Although electronic health records (EHRs) have the potential to provide a foundation for quality and safety algorithms, few studies have measured their impact on automated adverse event (AE) and medical error (ME) detection within the neonatal intensive care unit (NICU) environment.

Objective

This paper presents two phenotyping AE and ME detection algorithms (ie, IV infiltrations, narcotic medication oversedation and dosing errors) and describes manual annotation of airway management and medication/fluid AEs from NICU EHRs.

Methods

From 753 NICU patient EHRs from 2011, we developed two automatic AE/ME detection algorithms, and manually annotated 11 classes of AEs in 3263 clinical notes. Performance of the automatic AE/ME detection algorithms was compared to trigger tool and voluntary incident reporting results.
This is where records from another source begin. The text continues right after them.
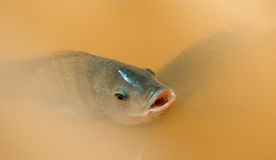 Tilapia fish Swimming Stock Photography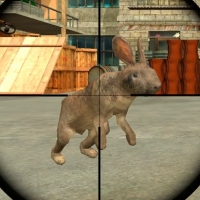 Rabbit Shooter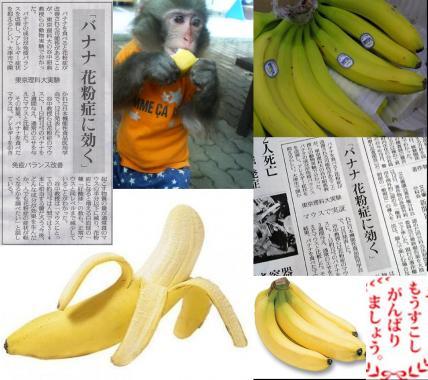 花粉症対策でバナナは花粉症に効く 東京理科大学研究成果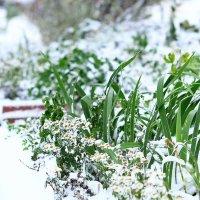 Первый снег. :: Елена Laskova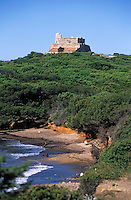 Europe/Provence-Alpes-Côte d'Azur/83/Var/Ile d'Hyères/Ile de Porquerolles: Le Fort du grand Langoustier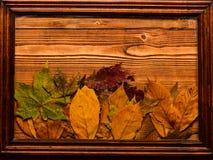 Fondo di autunno, legno e foglie cadute, spazio della copia L'acero e la foglia secca quercia mettono sul fondo di legno naturale immagine stock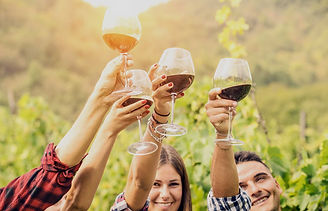 Friends toasting in a vineyard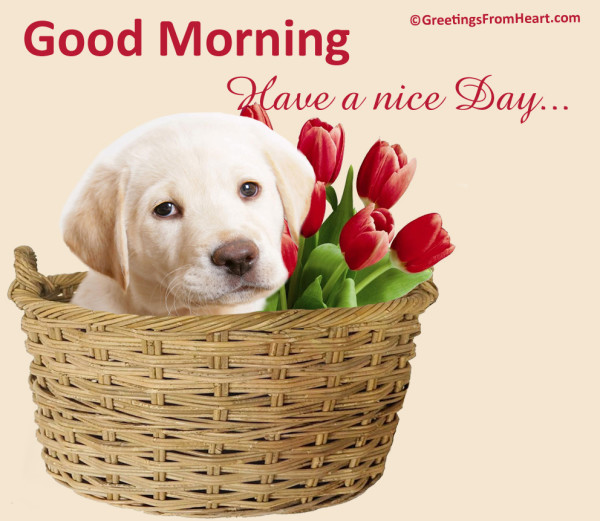 Have A Nice Day -wg0221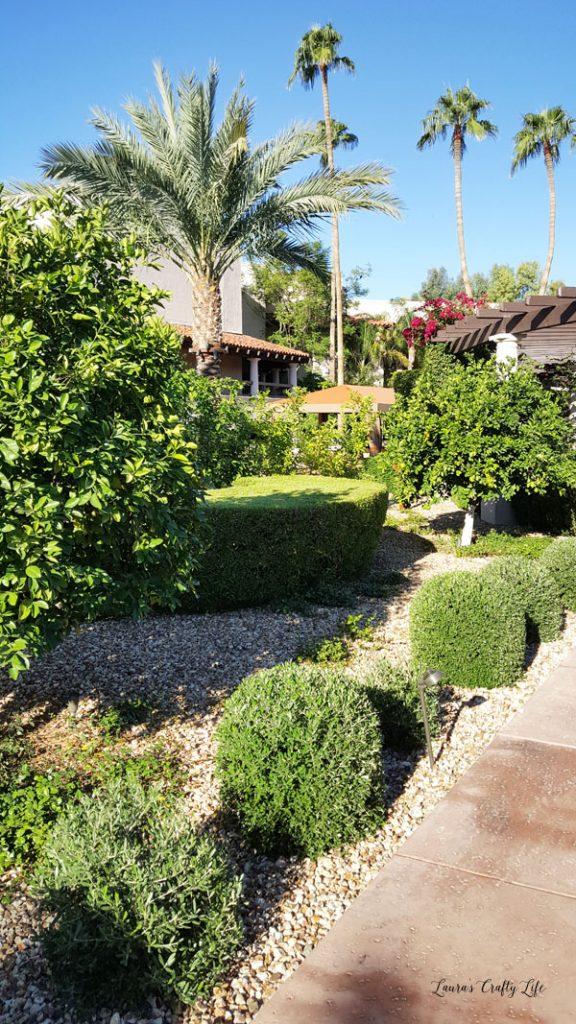 The Scottsdale Resort - beautiful scenery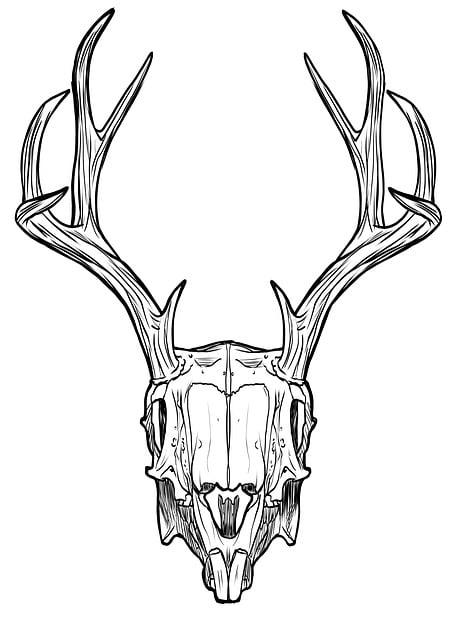 gratis illustratie schedel hoorns gewei konijn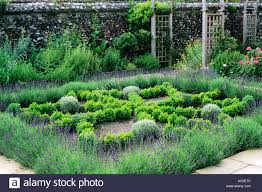 Small Picture Herb knot garden lavender box hedges gardens herbs hedge gardens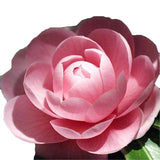 Clearance 100 Mixed Color Camellia Impatiens Seeds-Rama Deals
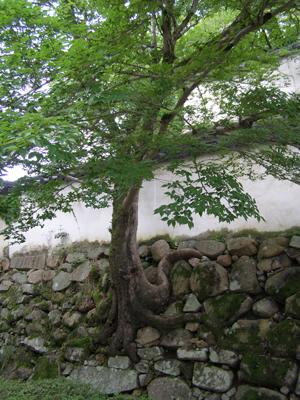 岡山城の木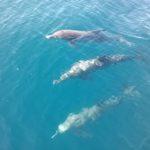 swim,belize,Dolphins,snorkel.
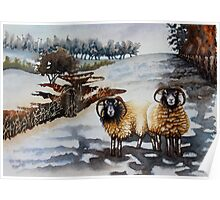 Woolly Jumper Weather Poster
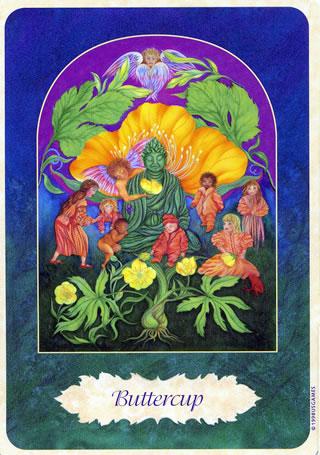 Healing Waters Offers Isha Lerners Essences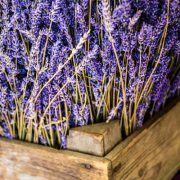 Dried Lavender Box Small - $85.00 Box of 25 dried lavender bundles.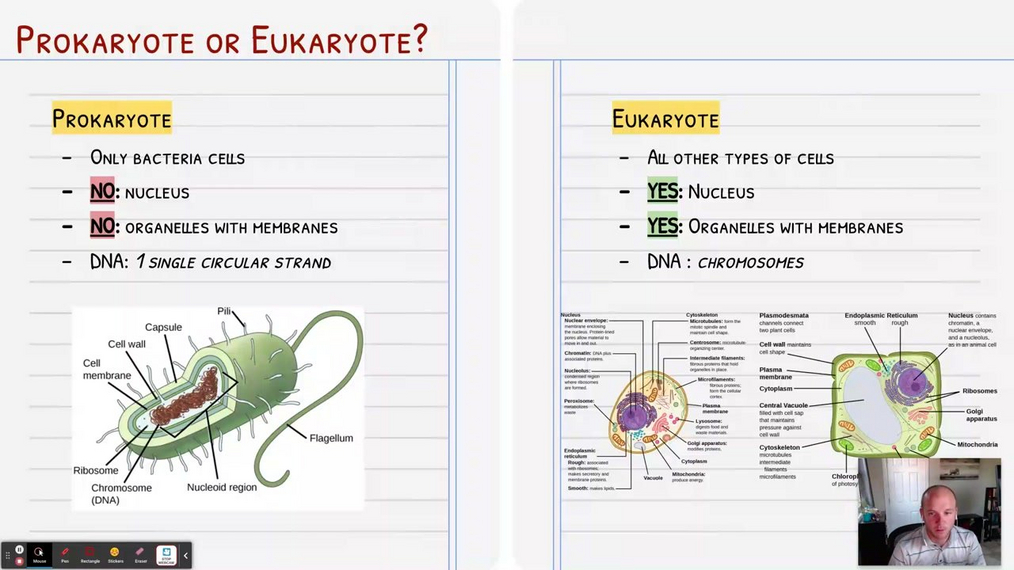Topic 6: Prokaryote vs Eukaryote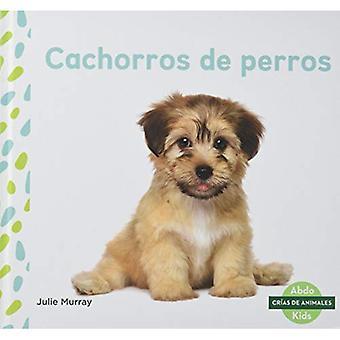 Cachorros de Perros (Cr�as de Animales (Baby Animals))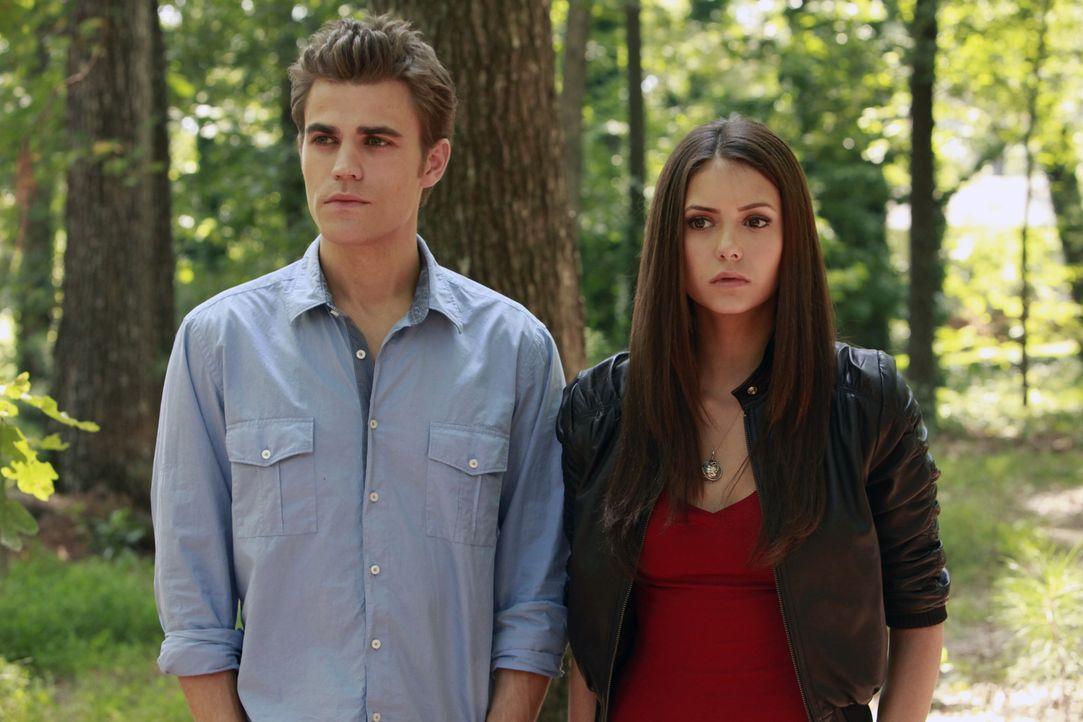 Elena (Nina Dobrev, r.) trägt die schockierende Nachricht, dass Stefan (Paul Wesley, l.) ein Vampir ist mit Fassung ... - Bildquelle: Warner Brothers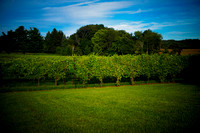 Wineries 2014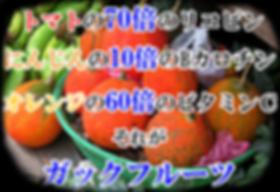 ガックフルーツ(ナンバンカラスウリ・南蛮烏瓜)苗木販売 Momordica cochinchinensis 中国、ベトナムなどに生えるツル性の多年草植物。別名ナンバンキカラスウリ、モクベツシ(木鼈子)、ガックフルーツとも呼ばれる。雌雄異株なので、両株の花が同時に咲かないと結実しません。βカロティン(ニンジンの10倍)・ リコピン(トマトの約70倍) 天然ビタミンE(アルファトコフェロール) ビタミンA  ビタミンC(オレンジの60倍)  ゼアキサンチン(トウモロコシの40倍)※ガックフルーツ
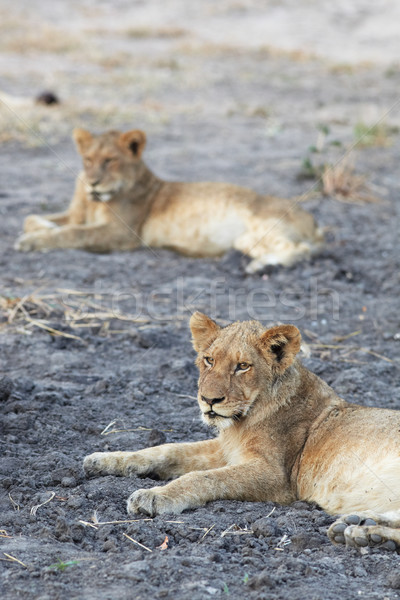 Stock photo: Lions at rest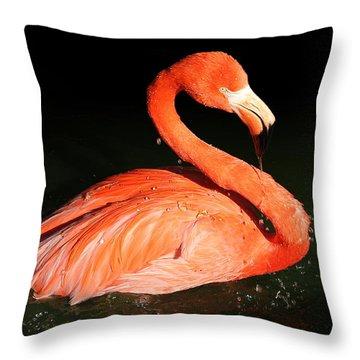 Spotlight On A Bathing Flamingo Throw Pillow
AEs in clinical notes were double annotated and consensus achieved under neonatologist supervision. Sensitivity, positive predictive value (PPV), and specificity are reported.

Results

Twelve severe IV infiltrates were detected. The algorithm identified one more infiltrate than the trigger tool and eight more than incident reporting. One narcotic oversedation was detected demonstrating 100% agreement with the trigger tool. Additionally, 17 narcotic medication MEs were detected, an increase of 16 cases over voluntary incident reporting.

Conclusions

Automated AE/ME detection algorithms provide higher sensitivity and PPV than currently used trigger tools or voluntary incident-reporting systems, including identification of potential dosing and frequency errors that current methods are unequipped to detect.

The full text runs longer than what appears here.